Around the same time, Trump was widely slammed for endorsing not just torture of terrorist detainees, but for his readiness to use techniques worse than waterboarding. No one is sure what that means – some imagine “the rack” of the Spanish Inquisition.

Will a president Trump make good on threats of implementing a policy that virtually no official who ever held a key defense position – Democrat or Republican – has endorsed? That may not be easy, as the US Congress passed a law during Obama’s presidency which bars interrogation techniques beyond those prescribed in the US Army Manual.

Would Congress change its mind under pressure from Trump, or would the new president be ready to make exceptions to the law for the CIA, as former president George W. Bush did in some cases?

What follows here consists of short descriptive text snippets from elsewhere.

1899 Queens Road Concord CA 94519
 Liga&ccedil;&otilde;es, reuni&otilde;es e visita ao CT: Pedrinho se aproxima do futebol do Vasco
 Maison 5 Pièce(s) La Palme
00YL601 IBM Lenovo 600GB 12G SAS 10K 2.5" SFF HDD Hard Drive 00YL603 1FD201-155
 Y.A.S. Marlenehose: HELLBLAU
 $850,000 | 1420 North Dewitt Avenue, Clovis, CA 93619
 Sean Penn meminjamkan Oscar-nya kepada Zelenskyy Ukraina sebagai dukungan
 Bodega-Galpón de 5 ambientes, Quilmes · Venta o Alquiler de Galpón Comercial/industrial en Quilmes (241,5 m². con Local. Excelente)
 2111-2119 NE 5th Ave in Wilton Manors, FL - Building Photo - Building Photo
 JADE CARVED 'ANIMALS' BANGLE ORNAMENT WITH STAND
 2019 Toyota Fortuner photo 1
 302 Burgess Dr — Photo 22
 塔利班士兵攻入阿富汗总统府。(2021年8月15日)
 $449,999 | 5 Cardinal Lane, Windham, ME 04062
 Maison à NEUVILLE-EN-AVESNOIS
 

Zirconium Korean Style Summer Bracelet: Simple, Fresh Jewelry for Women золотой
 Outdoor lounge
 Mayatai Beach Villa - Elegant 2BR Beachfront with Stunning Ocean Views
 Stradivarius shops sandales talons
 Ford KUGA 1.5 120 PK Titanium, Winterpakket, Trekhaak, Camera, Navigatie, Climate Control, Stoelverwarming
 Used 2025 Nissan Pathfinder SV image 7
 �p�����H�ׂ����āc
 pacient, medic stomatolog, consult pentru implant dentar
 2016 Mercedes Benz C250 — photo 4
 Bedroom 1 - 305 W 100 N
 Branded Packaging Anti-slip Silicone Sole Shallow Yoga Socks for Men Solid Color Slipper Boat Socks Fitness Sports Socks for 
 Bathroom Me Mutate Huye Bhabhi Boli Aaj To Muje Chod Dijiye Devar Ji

That might please those who feel lawyers take too much control of policy decisions for key challenges, such as the use of torture to fight radical Islamist groups like ISIS. According to that view, “taking the gloves off” for such goals does not mean and end to the rule of law.

Another concern about a Trump presidency is whether he will respect the independence of the judiciary and law enforcement.

During the presidential race, any time Trump did not like a decision made by an FBI official or judge, he accused them of bias because of their ethnicity or said the system was rigged. But that was when he had no formal power over those he accused.

Will he use the president’s bully pulpit as a tool to bully government officials into making decisions he wants, and punish them for ones he does not?

The FBI and the Justice Department are huge issues, as the president can hire or fire top officials at will, without much explanation.

He has less direct control over the judiciary, but other democracies have shown that when a lead executive presses judges publicly and hard enough, those judges often blink.

Or were all those statements just a campaign tactic, a way to flirt with ideas that he will not carry out as president? Trump threatened to sue media outlets several times for publishing stories he did not like.

Will he use law enforcement to pressure the media in the way some authoritarian executives do where the rule of law is weaker? Will he threaten legal action, or make other public threats to chill media criticism, even if he does not actually follow through on those threats? Will he block media access or evade government officials he does not like in broader ways than he did during the campaign? If he does, how will the public know if he is challenging the rule of law?

The media are probably weakest of the sectors that criticized Trump during the campaign.

On one hand, the media are not formally dependent on him for any power. On the other hand, they have no formal defense from the kinds of attacks a president can launch. Many in the media are already worried about survival in an age where social media has hurt their chances of staying alive. Others say the media need to change and feel those who report the news treated Trump and his supporters unfairly.